#### ТЕКСТ ДЛЯ ЧТЕНИЯ
··········

Мгновенье славы настает… Год 1789-й - Эйдельман Натан Яковлевич 10 стр.


"Скоро въехали мы в предместье св. Антония, но что же увидели? Узкие, нечистые, грязные улицы, худые дома и людей в разодранных рубищах. «И это Париж? — думал я. — Город, который издали казался столь великолепным?»"

Наконец, последняя стадия — знание, понимание, новое восхищение (впрочем, не всегда — вспомним Фонвизина).

Париж, веселый Париж 1790 года: 1 130 450 жителей. в том числе 150 000 иностранцев. Бастилии уже нет. — Войны, террора еще нет.

"В одной деревеньке близ Парижа крестьяне остановили молодого хорошо одетого человека и требовали, чтобы он кричал с ними: Vive la nation! Молодой человек исполнил их волю; махал шляпою и кричал: Vive lа nation! Хорошо, хорошо! сказали они: мы довольны. Ты добрый француз; ступай куда хочешь. Нет, постой, изъясни нам прежде, что такое… нация?

Рассказывают, что маленький дофин, играя со своей белкою, щелкает ее по носу и говорит: Ты аристократ, великий аристократ, белка! Любезный младенец, беспрестанно слыша это слово, затвердил его.

Один маркиз, который был некогда осыпан королевскими милостями, играет теперь не последнюю роль между неприятелями двора. Некоторые из прежних его друзей изъявили ему свое негодование. Он пожал плечами и с холодным видом отвечал им: Que faire? l'aime les te-te-troubles{18}. Маркиз заика".

Веселые разговоры, весельчак маркиз. Однако затем Карамзин вставляет несколько строк, проникнутых знанием того, что будет дальше, что станет с маркизом:

"Но читал ли маркиз историю Греции и Рима? Помнит ли цикуту и скалу Тарпейскую? Народ есть острое железо, которым играть опасно, а революция отверстый гроб для добродетели и самого злодейства.

Всякое гражданское общество, веками утвержденное, есть святыня для добрых граждан; и в самом несовершеннейшем надобно удивляться чудесной гармонии, благоустройству, порядку. Утопия будет всегда мечтою доброго сердца или может исполниться непременным действием времени посредством медленных, но верных, безопасных успехов разума, просвещения, воспитания, добрых нравов. Когда люди уверятся, что для собственного их счастия добродетель необходима, тогда настанет век златой, и во всяком правлении человек насладится мирным благополучием жизни. Всякие же насильственные потрясения гибельны, и каждый бунтовщик готовит себе эшафот. Предадим, друзья мои, предадим себя во власть провидению; оно, конечно, имеет свой план; в его руке сердца государей — и довольно".

··········

#### ИСХОДНЫЕ ДАННЫЕ
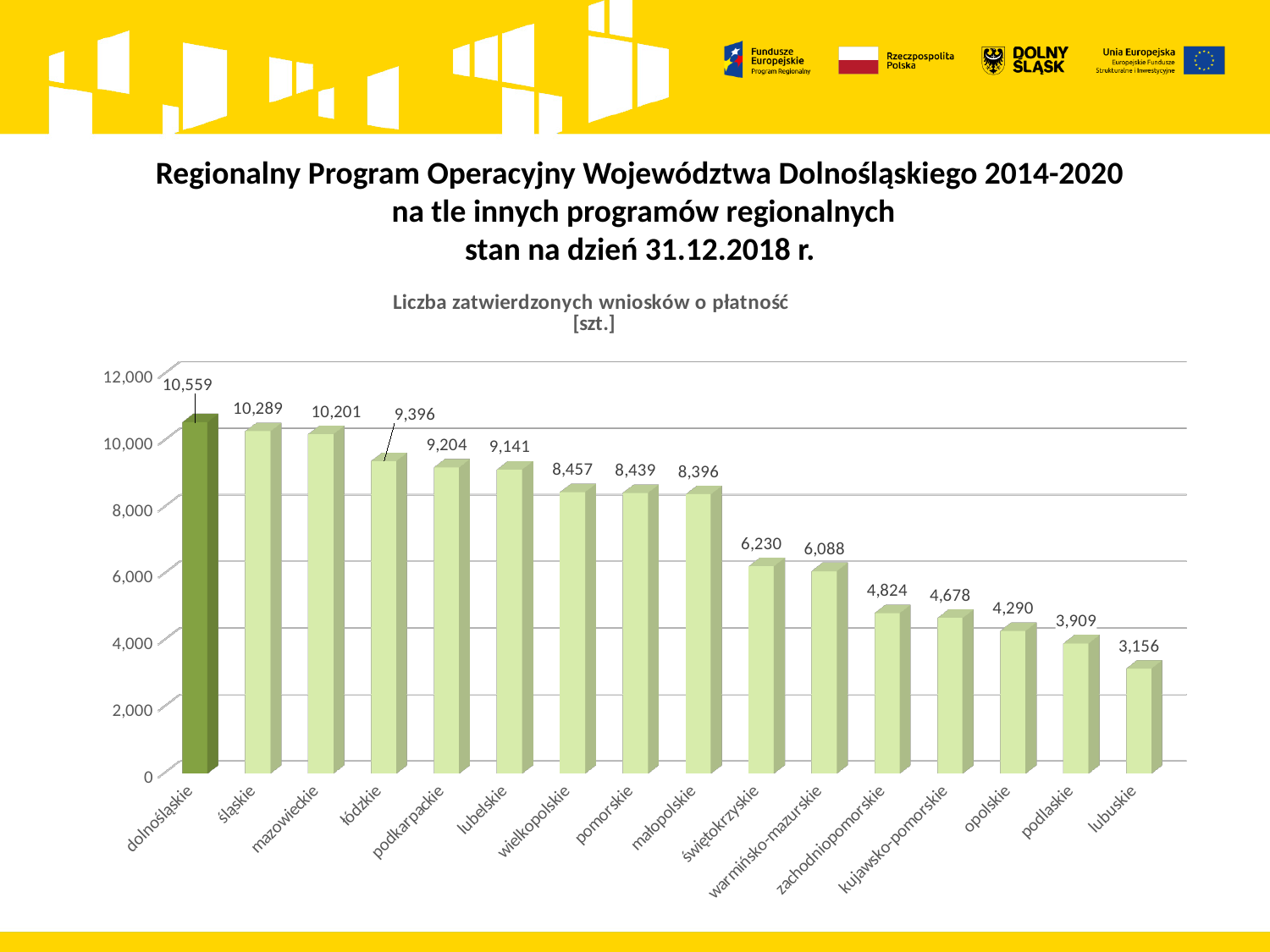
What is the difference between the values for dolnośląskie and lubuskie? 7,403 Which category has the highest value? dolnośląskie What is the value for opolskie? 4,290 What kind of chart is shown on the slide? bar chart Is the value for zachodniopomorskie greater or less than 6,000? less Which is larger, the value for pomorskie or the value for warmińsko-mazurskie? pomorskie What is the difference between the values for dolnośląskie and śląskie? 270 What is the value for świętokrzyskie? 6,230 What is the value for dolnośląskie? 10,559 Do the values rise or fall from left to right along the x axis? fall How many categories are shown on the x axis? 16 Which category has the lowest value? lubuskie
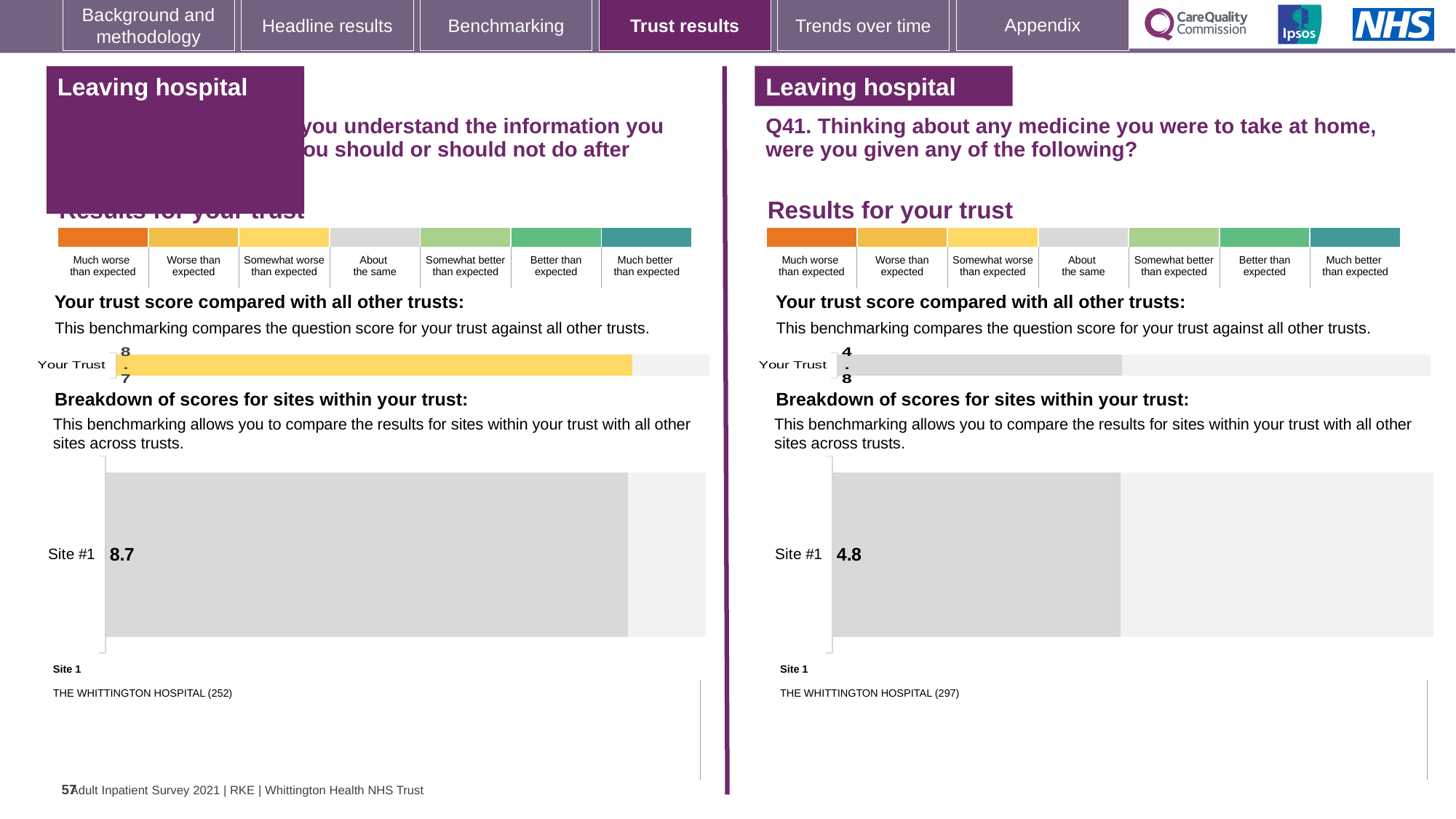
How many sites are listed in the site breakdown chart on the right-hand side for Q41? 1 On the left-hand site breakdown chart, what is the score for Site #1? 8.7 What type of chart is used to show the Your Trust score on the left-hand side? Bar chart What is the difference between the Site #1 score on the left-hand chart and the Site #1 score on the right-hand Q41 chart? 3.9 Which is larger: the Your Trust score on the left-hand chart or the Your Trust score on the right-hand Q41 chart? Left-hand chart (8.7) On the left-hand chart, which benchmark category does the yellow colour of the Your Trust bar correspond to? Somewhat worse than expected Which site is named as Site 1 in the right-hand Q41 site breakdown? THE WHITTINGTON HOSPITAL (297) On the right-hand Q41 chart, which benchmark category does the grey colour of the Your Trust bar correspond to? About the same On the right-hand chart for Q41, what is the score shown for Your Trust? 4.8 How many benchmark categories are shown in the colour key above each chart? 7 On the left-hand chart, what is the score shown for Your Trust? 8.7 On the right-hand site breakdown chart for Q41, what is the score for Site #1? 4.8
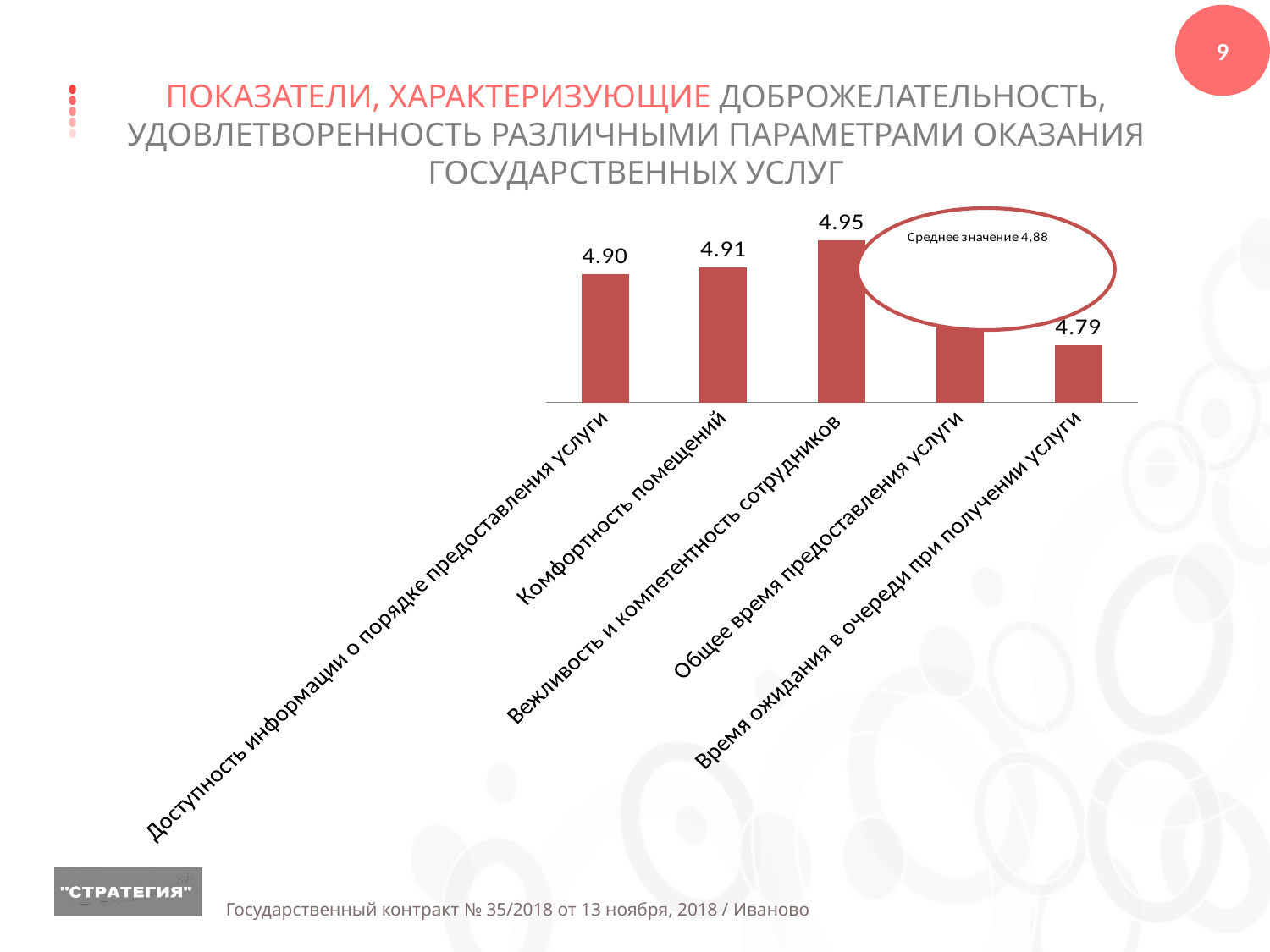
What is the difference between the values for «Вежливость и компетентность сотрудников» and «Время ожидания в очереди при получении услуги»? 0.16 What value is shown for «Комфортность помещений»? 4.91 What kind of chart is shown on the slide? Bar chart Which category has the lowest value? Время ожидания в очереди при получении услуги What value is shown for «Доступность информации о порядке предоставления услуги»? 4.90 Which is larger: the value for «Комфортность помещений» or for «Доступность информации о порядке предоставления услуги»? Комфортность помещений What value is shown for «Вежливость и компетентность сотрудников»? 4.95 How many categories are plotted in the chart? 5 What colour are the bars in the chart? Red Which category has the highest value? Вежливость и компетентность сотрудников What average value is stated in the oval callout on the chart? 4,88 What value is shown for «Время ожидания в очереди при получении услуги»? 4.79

··········

#### ФОРМУЛИРОВКА ЗАДАНИЯ
Перепишите без изменений фрагмент текста о Париже 1790 года: он открывается словами «Мгновенье славы настает…» и завершается словами «что такое… нация?».

#### ОТВЕТ К ЗАДАНИЮ
Мгновенье славы настает… Год 1789-й - Эйдельман Натан Яковлевич 10 стр.


"Скоро въехали мы в предместье св. Антония, но что же увидели? Узкие, нечистые, грязные улицы, худые дома и людей в разодранных рубищах. «И это Париж? — думал я. — Город, который издали казался столь великолепным?»"

Наконец, последняя стадия — знание, понимание, новое восхищение (впрочем, не всегда — вспомним Фонвизина).

Париж, веселый Париж 1790 года: 1 130 450 жителей. в том числе 150 000 иностранцев. Бастилии уже нет. — Войны, террора еще нет.

"В одной деревеньке близ Парижа крестьяне остановили молодого хорошо одетого человека и требовали, чтобы он кричал с ними: Vive la nation! Молодой человек исполнил их волю; махал шляпою и кричал: Vive lа nation! Хорошо, хорошо! сказали они: мы довольны. Ты добрый француз; ступай куда хочешь. Нет, постой, изъясни нам прежде, что такое… нация?